If SDAARC is to be used as a target platform for real time systems however, the scheduling decisions made in the brokers will need to respect timing constraints. To support these decisions, the compiler technology will need to be extended to produce annotated dataflow graphs, allowing the user to specify, and later the broker to respect, this timing information. Much research has been done in the field of real time operating systems [Dit95] and development environments [KTT97] which can be leveraged to extend SDAARC in this direction.

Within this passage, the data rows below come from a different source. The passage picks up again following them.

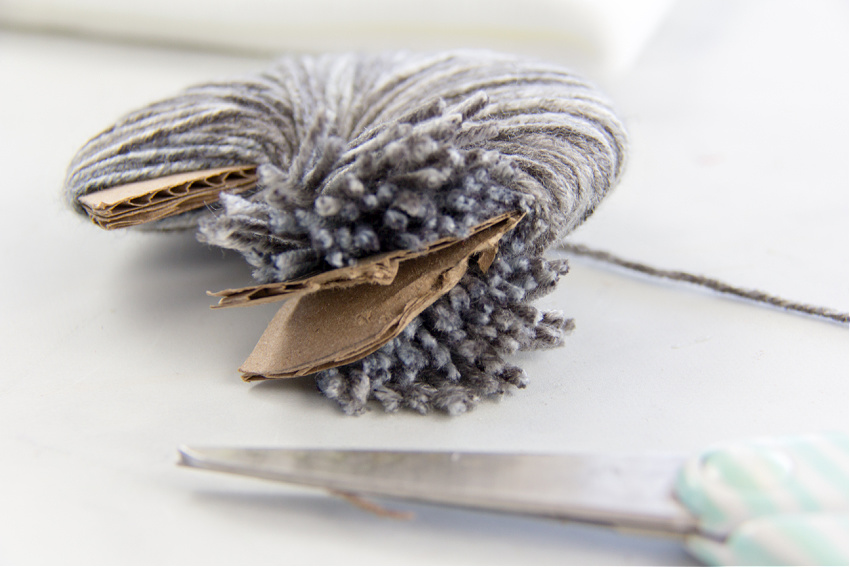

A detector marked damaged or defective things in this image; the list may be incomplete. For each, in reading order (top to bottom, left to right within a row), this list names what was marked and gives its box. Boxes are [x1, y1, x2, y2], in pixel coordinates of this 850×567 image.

torn cardboard edge [78, 165, 256, 230]
torn cardboard edge [209, 211, 520, 310]
torn cardboard edge [235, 212, 520, 382]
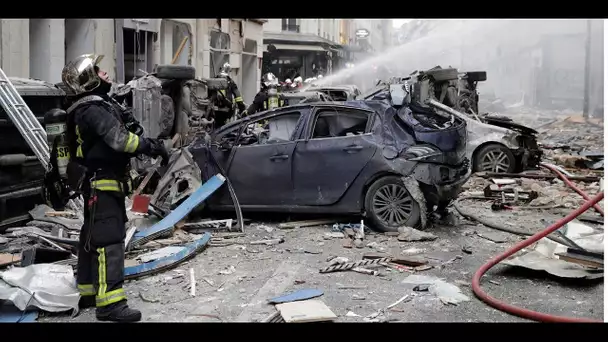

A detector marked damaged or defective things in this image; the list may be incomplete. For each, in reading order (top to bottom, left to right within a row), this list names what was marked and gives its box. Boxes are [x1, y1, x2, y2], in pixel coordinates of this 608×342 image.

destroyed vehicle [0, 78, 66, 230]
destroyed vehicle [184, 88, 470, 232]
damaged blue car [188, 85, 472, 232]
destroyed vehicle [308, 84, 360, 101]
destroyed vehicle [380, 67, 540, 174]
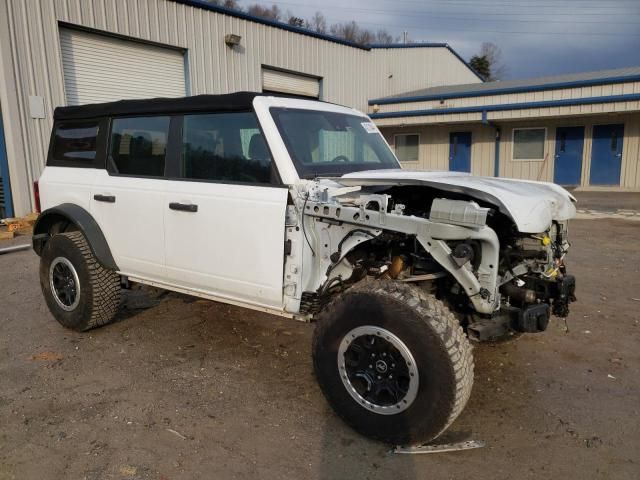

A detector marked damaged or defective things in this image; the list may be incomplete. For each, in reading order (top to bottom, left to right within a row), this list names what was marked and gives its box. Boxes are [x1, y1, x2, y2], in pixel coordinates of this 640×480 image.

damaged white suv [32, 92, 576, 444]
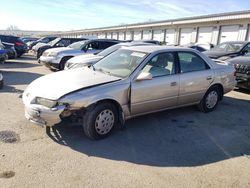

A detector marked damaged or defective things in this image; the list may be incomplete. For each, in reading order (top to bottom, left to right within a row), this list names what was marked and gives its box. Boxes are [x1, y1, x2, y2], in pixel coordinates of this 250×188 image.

crumpled front bumper [23, 104, 65, 126]
damaged toyota camry [22, 46, 235, 140]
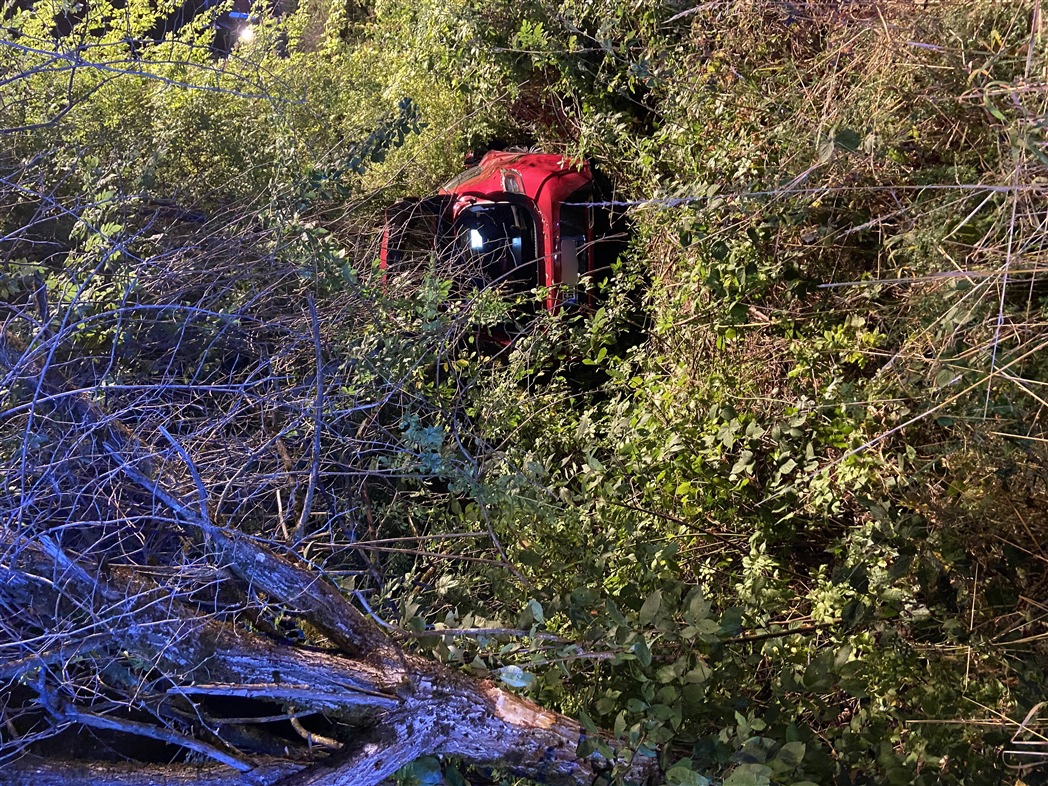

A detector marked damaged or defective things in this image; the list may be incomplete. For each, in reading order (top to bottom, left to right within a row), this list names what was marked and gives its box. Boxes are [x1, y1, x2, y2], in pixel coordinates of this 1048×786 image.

Of course, no target architecture can always guarantee that timing constraints will be met. Further since a certain degree of non-determinism is inherent to SDAARC's adaptivity, SDAARC will occasionally fail to meet timing constraints which other systems might have met. Nonetheless, many embedded systems include both critical and less critical subsystems, and the critical systems often leave significant resources unused, which can be assigned to the less critical systems in a dynamic and adaptive fashion. A similar approach was taken in, for example [GOP98] .
Conclusion
In this paper we have introduced a hybrid system for partitioning and distributing data and computational load in a parallel and distributed system. Fine-grain decisions are made at compile-time: A program is translated into a dataflow graph, from which microthreads are extracted using a heuristic clustering algorithm. Coarse-grain decisions are made at run-time: Each processor is augmented with a broker whose job it is to: first, enforce a cache coherency protocol which implements a transparently distributed shared address space; second, select from the local portion of a shared collection of frames those frames which represents threads suitable for the local processor, based on dynamic load information.
This system, called SDAARC (Self-Distributing Associative ARChitecture), is an extension of COMA (Cache Only Memory Architecture) techniques. Whereas COMAs are content to offer a Distributed Shared Memory, SDAARC goes further and incorporates automatic distribution of computation.

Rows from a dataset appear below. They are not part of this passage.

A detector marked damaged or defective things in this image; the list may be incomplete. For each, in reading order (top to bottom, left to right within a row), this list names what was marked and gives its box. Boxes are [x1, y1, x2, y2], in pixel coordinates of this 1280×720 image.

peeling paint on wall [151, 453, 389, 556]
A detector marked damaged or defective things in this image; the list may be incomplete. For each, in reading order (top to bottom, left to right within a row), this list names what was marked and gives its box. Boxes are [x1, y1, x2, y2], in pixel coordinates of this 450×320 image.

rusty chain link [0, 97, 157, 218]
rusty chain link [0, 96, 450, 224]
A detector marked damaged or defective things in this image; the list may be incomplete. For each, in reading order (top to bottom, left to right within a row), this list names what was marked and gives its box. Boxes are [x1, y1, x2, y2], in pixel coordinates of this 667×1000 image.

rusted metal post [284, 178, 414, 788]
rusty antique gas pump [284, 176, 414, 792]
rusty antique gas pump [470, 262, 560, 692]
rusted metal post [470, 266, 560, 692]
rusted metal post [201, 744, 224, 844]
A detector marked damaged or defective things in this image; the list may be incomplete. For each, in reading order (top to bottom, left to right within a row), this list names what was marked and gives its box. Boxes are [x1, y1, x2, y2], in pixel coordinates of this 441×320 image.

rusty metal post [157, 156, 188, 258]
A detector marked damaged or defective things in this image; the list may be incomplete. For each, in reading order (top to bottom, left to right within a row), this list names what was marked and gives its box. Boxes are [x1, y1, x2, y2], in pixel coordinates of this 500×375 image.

SDAARC becomes interesting for embedded systems when extended in (one or both of) two directions: First, since the SDAARC concept is hardware-independent, it can be used to integrate heterogeneous processor technologies. In particular, dynamically reconfigurable logic can be incorporated, providing an adaptive automatic method for selecting the configurations for FPGAs. Second, if SDAARC's dataflow graphs are annotated with timing constraints, techniques from real time operating systems can be utilized to obtain a simulation architecture which evolves seamlessly into a target platform for distributed embedded systems.